> [What is needed]: Output the records in full, exactly as given.

> [Raw data]:
Content starts

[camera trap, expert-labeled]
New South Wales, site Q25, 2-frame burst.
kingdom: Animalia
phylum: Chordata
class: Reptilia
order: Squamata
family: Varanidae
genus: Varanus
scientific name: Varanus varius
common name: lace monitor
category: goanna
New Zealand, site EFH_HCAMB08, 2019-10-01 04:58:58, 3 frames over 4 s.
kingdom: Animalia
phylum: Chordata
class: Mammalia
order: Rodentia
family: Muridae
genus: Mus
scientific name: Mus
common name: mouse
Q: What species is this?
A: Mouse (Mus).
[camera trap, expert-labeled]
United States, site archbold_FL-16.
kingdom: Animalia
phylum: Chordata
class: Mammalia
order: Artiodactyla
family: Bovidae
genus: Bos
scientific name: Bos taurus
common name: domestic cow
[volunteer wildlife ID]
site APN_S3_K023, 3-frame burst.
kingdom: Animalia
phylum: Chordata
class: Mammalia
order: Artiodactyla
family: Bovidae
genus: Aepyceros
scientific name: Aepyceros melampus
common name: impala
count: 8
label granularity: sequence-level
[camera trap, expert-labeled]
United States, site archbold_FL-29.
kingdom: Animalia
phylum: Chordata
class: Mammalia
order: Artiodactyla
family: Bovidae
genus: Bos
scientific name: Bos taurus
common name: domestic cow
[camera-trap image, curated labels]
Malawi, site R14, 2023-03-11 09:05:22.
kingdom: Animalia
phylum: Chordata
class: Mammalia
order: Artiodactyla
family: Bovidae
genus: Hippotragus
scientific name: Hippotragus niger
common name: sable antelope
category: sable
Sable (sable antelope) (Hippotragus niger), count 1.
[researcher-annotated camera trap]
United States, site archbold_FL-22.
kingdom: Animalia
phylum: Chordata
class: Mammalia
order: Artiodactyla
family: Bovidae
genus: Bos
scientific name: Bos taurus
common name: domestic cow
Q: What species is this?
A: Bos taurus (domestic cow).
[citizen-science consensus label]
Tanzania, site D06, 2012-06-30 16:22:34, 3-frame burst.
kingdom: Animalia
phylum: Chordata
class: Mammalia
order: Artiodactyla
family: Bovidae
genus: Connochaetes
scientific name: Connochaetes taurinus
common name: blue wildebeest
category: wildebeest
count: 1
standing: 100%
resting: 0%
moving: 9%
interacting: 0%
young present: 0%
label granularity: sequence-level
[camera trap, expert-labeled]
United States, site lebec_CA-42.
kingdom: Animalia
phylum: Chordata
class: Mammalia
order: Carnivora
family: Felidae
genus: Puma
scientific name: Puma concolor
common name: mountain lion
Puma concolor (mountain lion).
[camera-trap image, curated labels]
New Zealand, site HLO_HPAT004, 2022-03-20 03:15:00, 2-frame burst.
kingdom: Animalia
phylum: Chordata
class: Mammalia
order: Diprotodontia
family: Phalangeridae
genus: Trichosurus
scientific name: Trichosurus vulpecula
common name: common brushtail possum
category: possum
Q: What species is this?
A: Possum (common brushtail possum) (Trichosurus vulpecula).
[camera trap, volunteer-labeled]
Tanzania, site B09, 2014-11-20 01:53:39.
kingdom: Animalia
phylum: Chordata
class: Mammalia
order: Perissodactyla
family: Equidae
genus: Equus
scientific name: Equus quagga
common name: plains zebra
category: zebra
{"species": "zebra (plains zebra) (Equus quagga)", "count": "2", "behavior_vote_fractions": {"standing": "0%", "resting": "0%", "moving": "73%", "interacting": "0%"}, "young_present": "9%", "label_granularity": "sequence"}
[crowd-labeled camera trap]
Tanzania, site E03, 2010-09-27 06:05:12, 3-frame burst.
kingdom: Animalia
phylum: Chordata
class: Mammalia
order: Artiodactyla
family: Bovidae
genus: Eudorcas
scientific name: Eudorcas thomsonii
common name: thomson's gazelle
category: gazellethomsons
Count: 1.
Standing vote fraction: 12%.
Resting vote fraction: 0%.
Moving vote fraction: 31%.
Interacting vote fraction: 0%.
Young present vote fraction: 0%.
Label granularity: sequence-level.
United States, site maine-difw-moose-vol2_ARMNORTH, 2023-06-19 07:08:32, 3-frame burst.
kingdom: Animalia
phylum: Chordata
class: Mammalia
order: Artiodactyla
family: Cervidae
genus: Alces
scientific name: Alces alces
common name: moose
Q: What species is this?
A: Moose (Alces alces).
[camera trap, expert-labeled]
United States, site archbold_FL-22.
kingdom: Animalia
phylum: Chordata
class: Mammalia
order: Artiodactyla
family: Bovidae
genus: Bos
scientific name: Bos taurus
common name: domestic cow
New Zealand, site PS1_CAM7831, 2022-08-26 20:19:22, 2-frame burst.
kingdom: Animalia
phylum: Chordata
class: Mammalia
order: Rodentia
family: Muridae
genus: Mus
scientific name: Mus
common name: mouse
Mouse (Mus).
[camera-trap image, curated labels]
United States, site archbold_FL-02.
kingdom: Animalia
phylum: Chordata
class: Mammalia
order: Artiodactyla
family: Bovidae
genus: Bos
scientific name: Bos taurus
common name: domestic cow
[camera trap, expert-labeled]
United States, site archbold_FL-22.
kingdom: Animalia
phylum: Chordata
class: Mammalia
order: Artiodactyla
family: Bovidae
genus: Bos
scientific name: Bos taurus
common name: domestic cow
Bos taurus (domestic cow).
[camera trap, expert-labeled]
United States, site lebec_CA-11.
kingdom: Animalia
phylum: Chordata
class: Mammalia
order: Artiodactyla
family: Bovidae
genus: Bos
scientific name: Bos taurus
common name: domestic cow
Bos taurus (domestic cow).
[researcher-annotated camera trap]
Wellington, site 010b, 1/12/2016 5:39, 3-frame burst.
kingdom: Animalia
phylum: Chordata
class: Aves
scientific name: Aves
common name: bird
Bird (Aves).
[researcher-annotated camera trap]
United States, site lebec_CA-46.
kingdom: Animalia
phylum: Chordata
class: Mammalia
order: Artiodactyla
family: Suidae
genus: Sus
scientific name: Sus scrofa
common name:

Content ends

> [Answer box]:
[camera trap, expert-labeled]
New South Wales, site Q25, 2-frame burst.
kingdom: Animalia
phylum: Chordata
class: Reptilia
order: Squamata
family: Varanidae
genus: Varanus
scientific name: Varanus varius
common name: lace monitor
category: goanna
New Zealand, site EFH_HCAMB08, 2019-10-01 04:58:58, 3 frames over 4 s.
kingdom: Animalia
phylum: Chordata
class: Mammalia
order: Rodentia
family: Muridae
genus: Mus
scientific name: Mus
common name: mouse
Q: What species is this?
A: Mouse (Mus).
[camera trap, expert-labeled]
United States, site archbold_FL-16.
kingdom: Animalia
phylum: Chordata
class: Mammalia
order: Artiodactyla
family: Bovidae
genus: Bos
scientific name: Bos taurus
common name: domestic cow
[volunteer wildlife ID]
site APN_S3_K023, 3-frame burst.
kingdom: Animalia
phylum: Chordata
class: Mammalia
order: Artiodactyla
family: Bovidae
genus: Aepyceros
scientific name: Aepyceros melampus
common name: impala
count: 8
label granularity: sequence-level
[camera trap, expert-labeled]
United States, site archbold_FL-29.
kingdom: Animalia
phylum: Chordata
class: Mammalia
order: Artiodactyla
family: Bovidae
genus: Bos
scientific name: Bos taurus
common name: domestic cow
[camera-trap image, curated labels]
Malawi, site R14, 2023-03-11 09:05:22.
kingdom: Animalia
phylum: Chordata
class: Mammalia
order: Artiodactyla
family: Bovidae
genus: Hippotragus
scientific name: Hippotragus niger
common name: sable antelope
category: sable
Sable (sable antelope) (Hippotragus niger), count 1.
[researcher-annotated camera trap]
United States, site archbold_FL-22.
kingdom: Animalia
phylum: Chordata
class: Mammalia
order: Artiodactyla
family: Bovidae
genus: Bos
scientific name: Bos taurus
common name: domestic cow
Q: What species is this?
A: Bos taurus (domestic cow).
[citizen-science consensus label]
Tanzania, site D06, 2012-06-30 16:22:34, 3-frame burst.
kingdom: Animalia
phylum: Chordata
class: Mammalia
order: Artiodactyla
family: Bovidae
genus: Connochaetes
scientific name: Connochaetes taurinus
common name: blue wildebeest
category: wildebeest
count: 1
standing: 100%
resting: 0%
moving: 9%
interacting: 0%
young present: 0%
label granularity: sequence-level
[camera trap, expert-labeled]
United States, site lebec_CA-42.
kingdom: Animalia
phylum: Chordata
class: Mammalia
order: Carnivora
family: Felidae
genus: Puma
scientific name: Puma concolor
common name: mountain lion
Puma concolor (mountain lion).
[camera-trap image, curated labels]
New Zealand, site HLO_HPAT004, 2022-03-20 03:15:00, 2-frame burst.
kingdom: Animalia
phylum: Chordata
class: Mammalia
order: Diprotodontia
family: Phalangeridae
genus: Trichosurus
scientific name: Trichosurus vulpecula
common name: common brushtail possum
category: possum
Q: What species is this?
A: Possum (common brushtail possum) (Trichosurus vulpecula).
[camera trap, volunteer-labeled]
Tanzania, site B09, 2014-11-20 01:53:39.
kingdom: Animalia
phylum: Chordata
class: Mammalia
order: Perissodactyla
family: Equidae
genus: Equus
scientific name: Equus quagga
common name: plains zebra
category: zebra
{"species": "zebra (plains zebra) (Equus quagga)", "count": "2", "behavior_vote_fractions": {"standing": "0%", "resting": "0%", "moving": "73%", "interacting": "0%"}, "young_present": "9%", "label_granularity": "sequence"}
[crowd-labeled camera trap]
Tanzania, site E03, 2010-09-27 06:05:12, 3-frame burst.
kingdom: Animalia
phylum: Chordata
class: Mammalia
order: Artiodactyla
family: Bovidae
genus: Eudorcas
scientific name: Eudorcas thomsonii
common name: thomson's gazelle
category: gazellethomsons
Count: 1.
Standing vote fraction: 12%.
Resting vote fraction: 0%.
Moving vote fraction: 31%.
Interacting vote fraction: 0%.
Young present vote fraction: 0%.
Label granularity: sequence-level.
United States, site maine-difw-moose-vol2_ARMNORTH, 2023-06-19 07:08:32, 3-frame burst.
kingdom: Animalia
phylum: Chordata
class: Mammalia
order: Artiodactyla
family: Cervidae
genus: Alces
scientific name: Alces alces
common name: moose
Q: What species is this?
A: Moose (Alces alces).
[camera trap, expert-labeled]
United States, site archbold_FL-22.
kingdom: Animalia
phylum: Chordata
class: Mammalia
order: Artiodactyla
family: Bovidae
genus: Bos
scientific name: Bos taurus
common name: domestic cow
New Zealand, site PS1_CAM7831, 2022-08-26 20:19:22, 2-frame burst.
kingdom: Animalia
phylum: Chordata
class: Mammalia
order: Rodentia
family: Muridae
genus: Mus
scientific name: Mus
common name: mouse
Mouse (Mus).
[camera-trap image, curated labels]
United States, site archbold_FL-02.
kingdom: Animalia
phylum: Chordata
class: Mammalia
order: Artiodactyla
family: Bovidae
genus: Bos
scientific name: Bos taurus
common name: domestic cow
[camera trap, expert-labeled]
United States, site archbold_FL-22.
kingdom: Animalia
phylum: Chordata
class: Mammalia
order: Artiodactyla
family: Bovidae
genus: Bos
scientific name: Bos taurus
common name: domestic cow
Bos taurus (domestic cow).
[camera trap, expert-labeled]
United States, site lebec_CA-11.
kingdom: Animalia
phylum: Chordata
class: Mammalia
order: Artiodactyla
family: Bovidae
genus: Bos
scientific name: Bos taurus
common name: domestic cow
Bos taurus (domestic cow).
[researcher-annotated camera trap]
Wellington, site 010b, 1/12/2016 5:39, 3-frame burst.
kingdom: Animalia
phylum: Chordata
class: Aves
scientific name: Aves
common name: bird
Bird (Aves).
[researcher-annotated camera trap]
United States, site lebec_CA-46.
kingdom: Animalia
phylum: Chordata
class: Mammalia
order: Artiodactyla
family: Suidae
genus: Sus
scientific name: Sus scrofa
common name:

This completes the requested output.